Top of SOURCE DATA
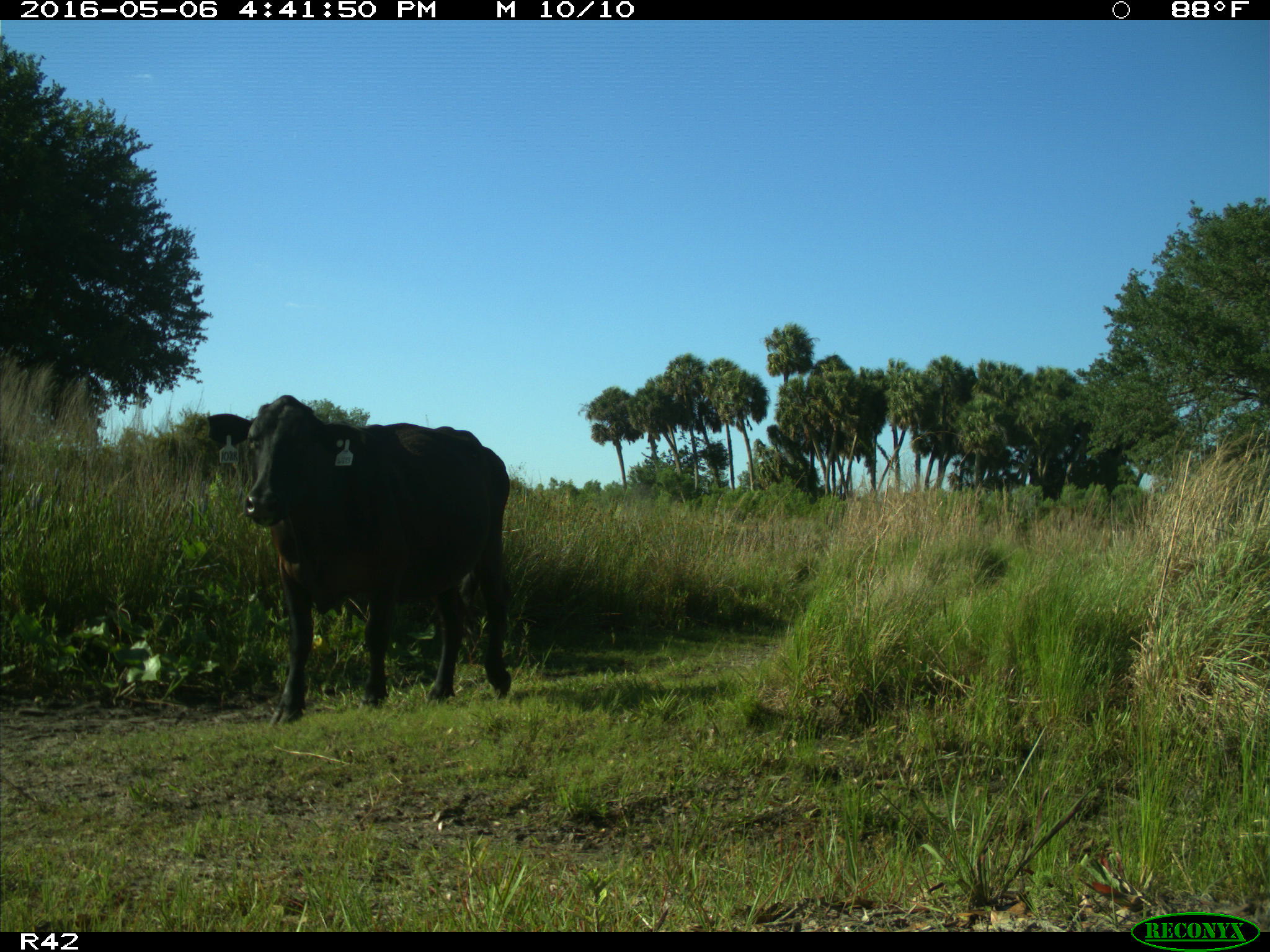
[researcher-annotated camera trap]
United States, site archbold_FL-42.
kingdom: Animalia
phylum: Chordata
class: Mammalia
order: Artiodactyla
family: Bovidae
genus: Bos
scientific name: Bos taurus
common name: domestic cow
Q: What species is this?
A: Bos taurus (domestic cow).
Bottom of SOURCE DATA
Top of SOURCE DATA
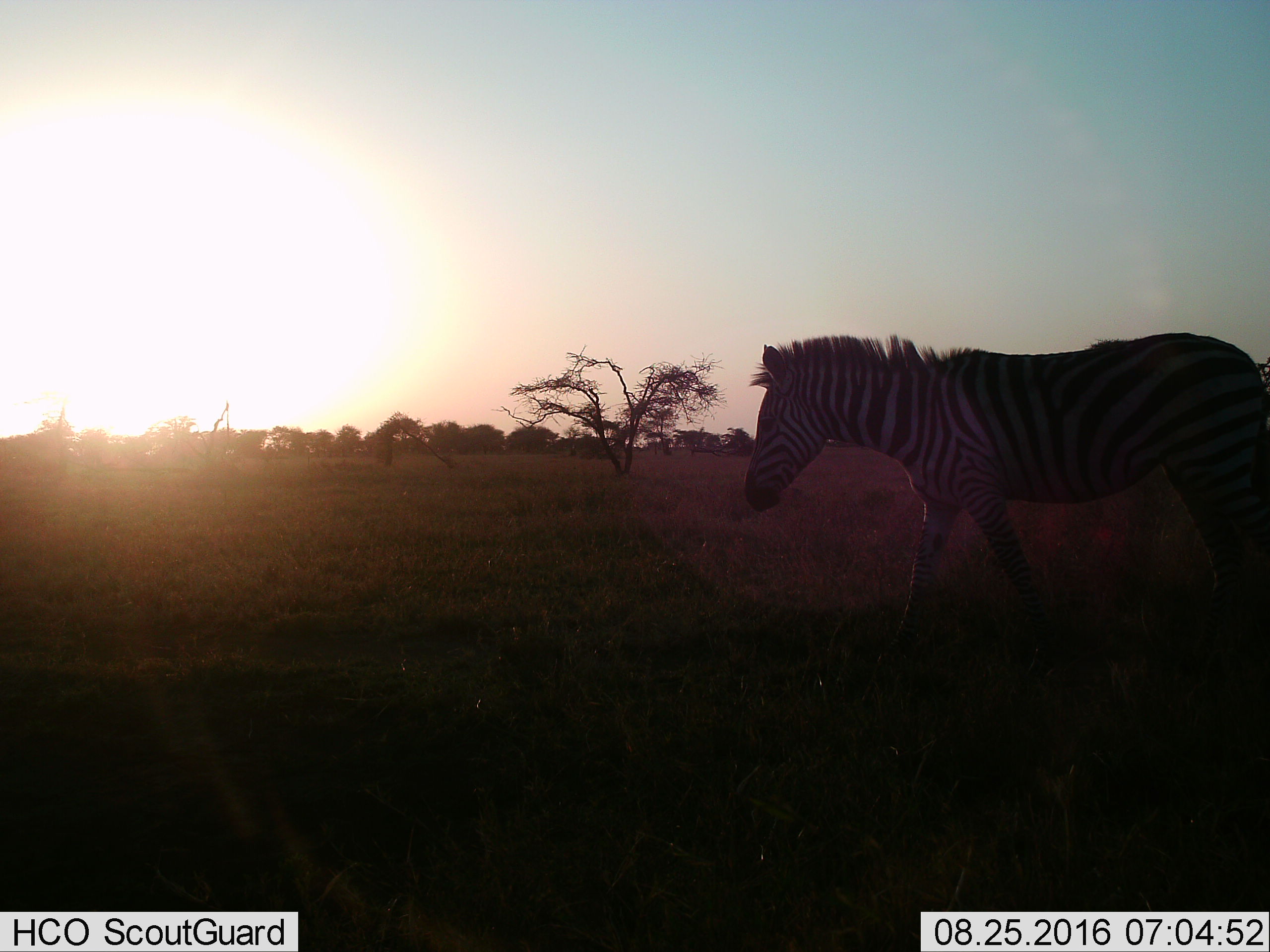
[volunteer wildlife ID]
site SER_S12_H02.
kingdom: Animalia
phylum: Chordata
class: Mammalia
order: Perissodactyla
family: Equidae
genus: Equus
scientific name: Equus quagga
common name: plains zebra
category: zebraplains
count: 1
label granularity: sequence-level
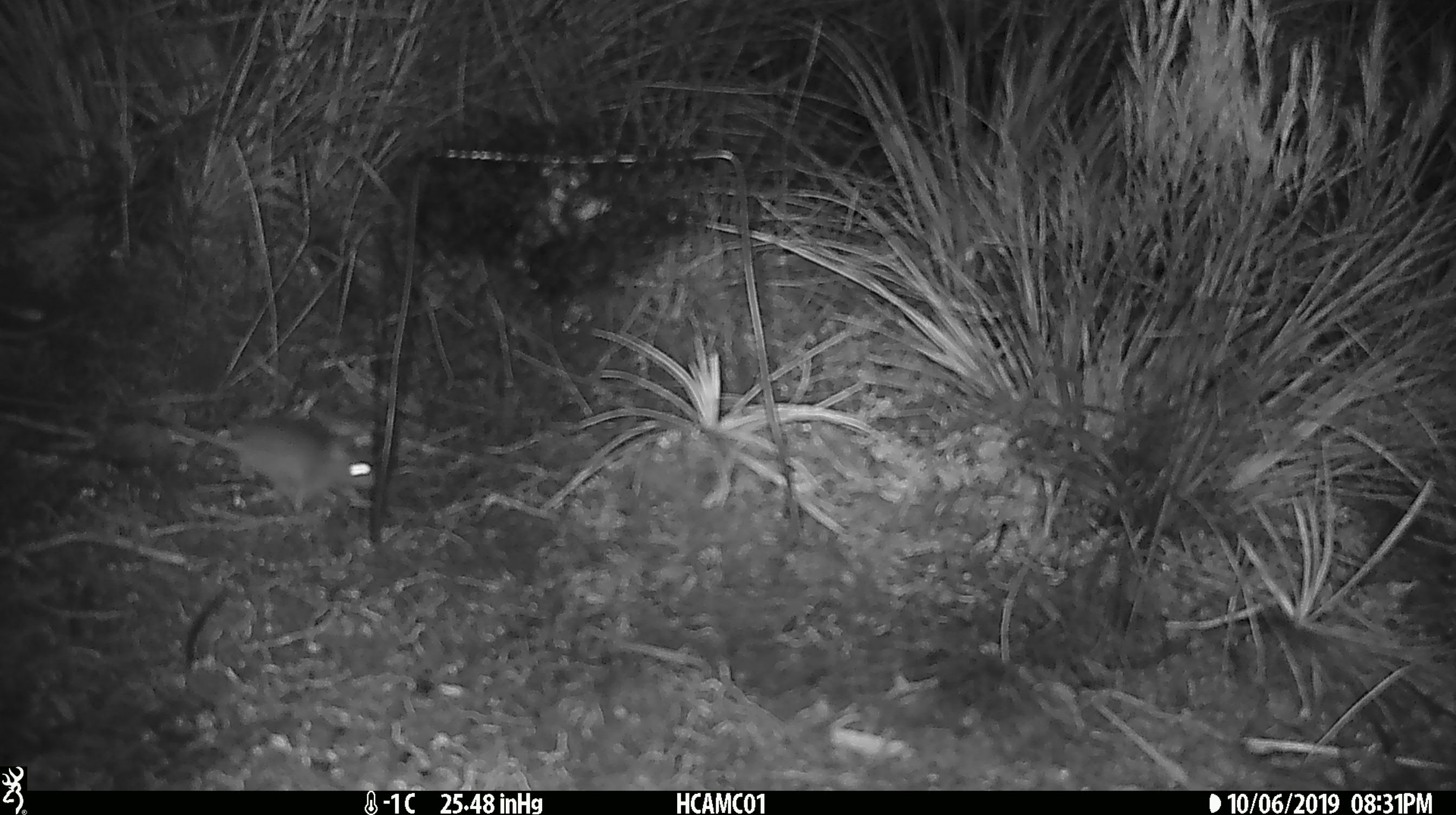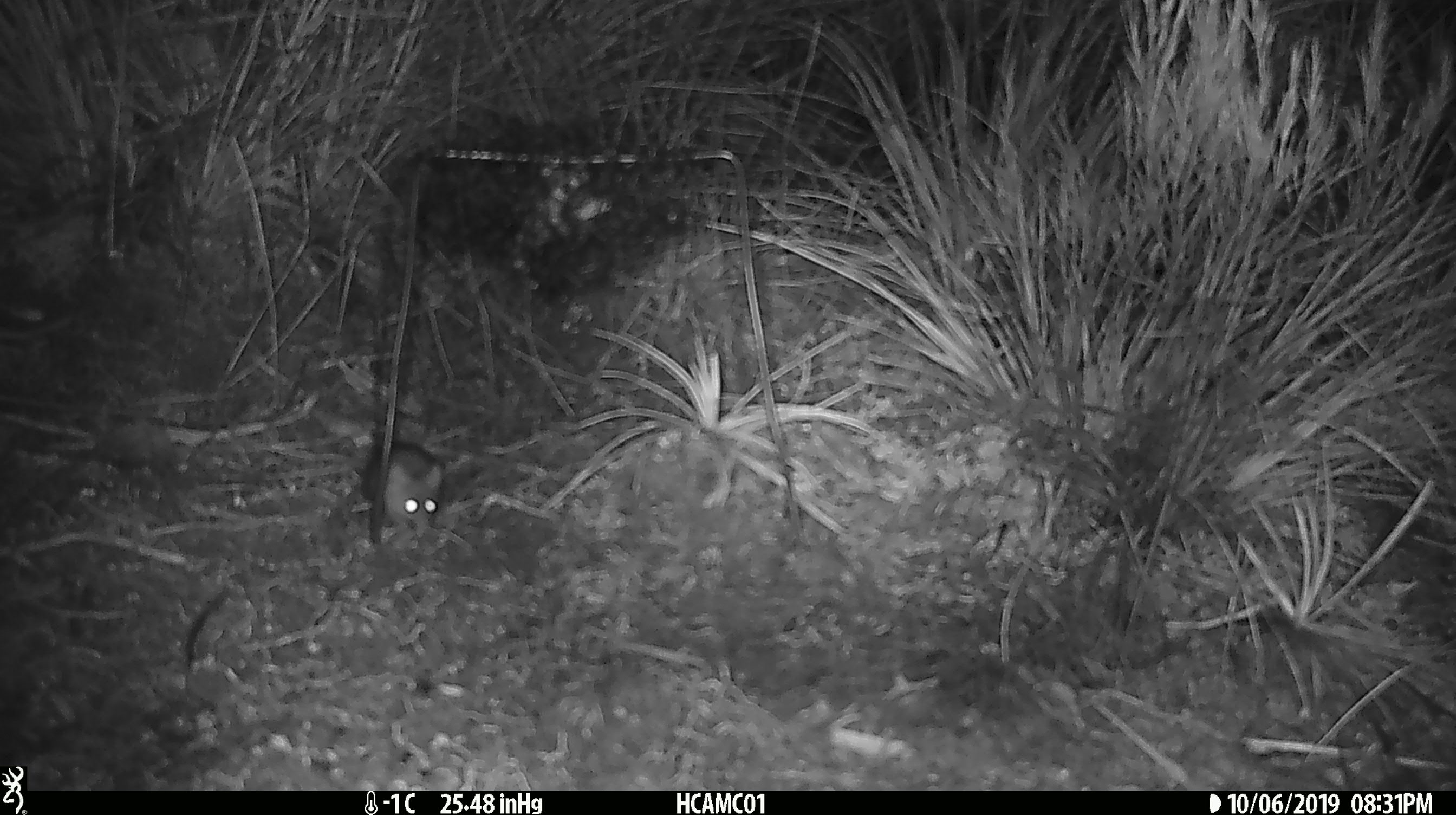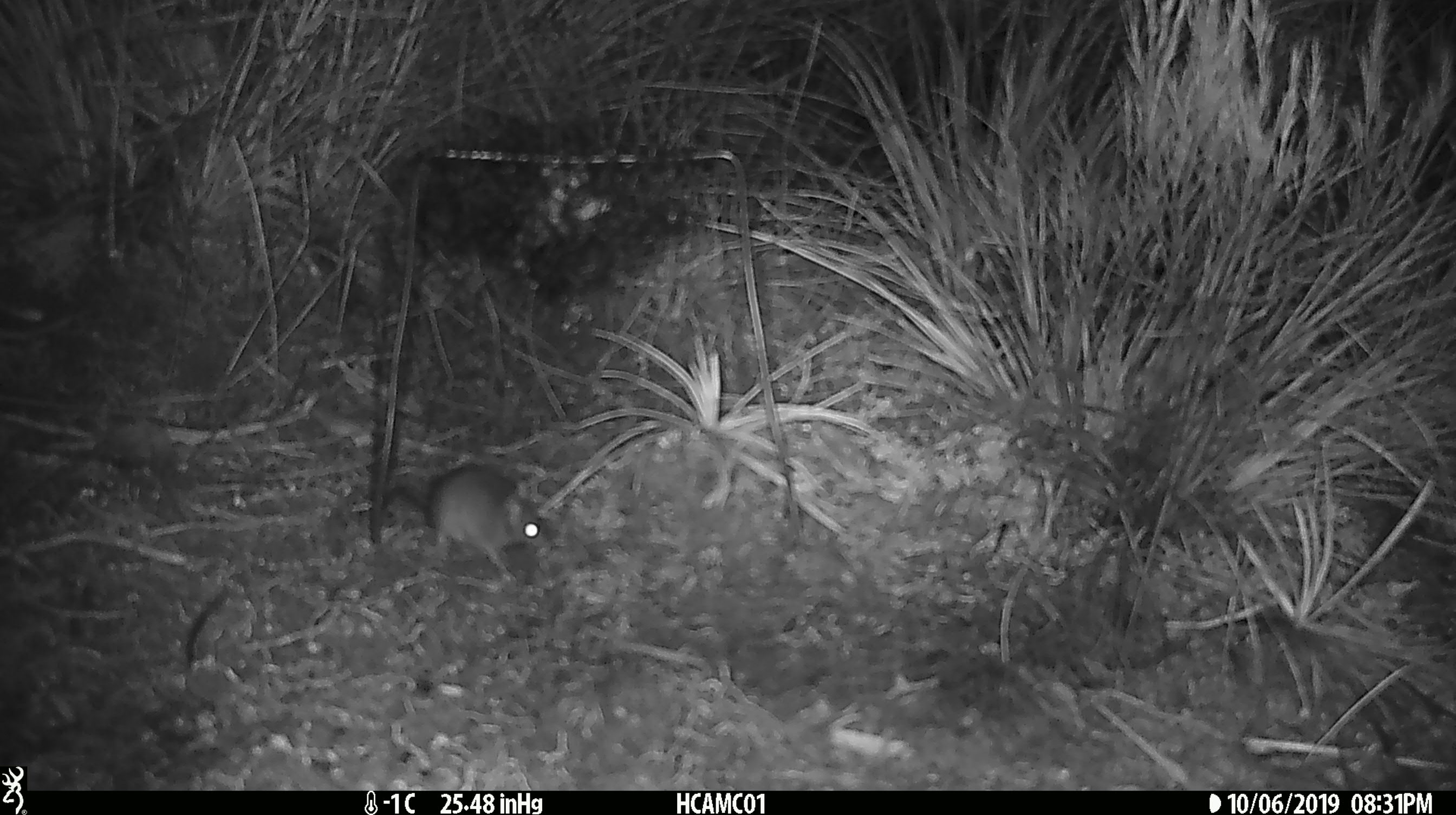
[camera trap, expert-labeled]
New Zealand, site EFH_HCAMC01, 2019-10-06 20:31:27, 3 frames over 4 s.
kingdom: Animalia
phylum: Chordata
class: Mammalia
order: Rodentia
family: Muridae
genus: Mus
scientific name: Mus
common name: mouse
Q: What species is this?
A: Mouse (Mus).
Bottom of SOURCE DATA
#### ACTIVITY
Of all the entries above, output exactly the lines between the one holding "[researcher-annotated camera trap]" and the one holding "A: Bos taurus (domestic cow).", inclusive.

#### OUTPUT BELOW
[researcher-annotated camera trap]
United States, site archbold_FL-42.
kingdom: Animalia
phylum: Chordata
class: Mammalia
order: Artiodactyla
family: Bovidae
genus: Bos
scientific name: Bos taurus
common name: domestic cow
Q: What species is this?
A: Bos taurus (domestic cow).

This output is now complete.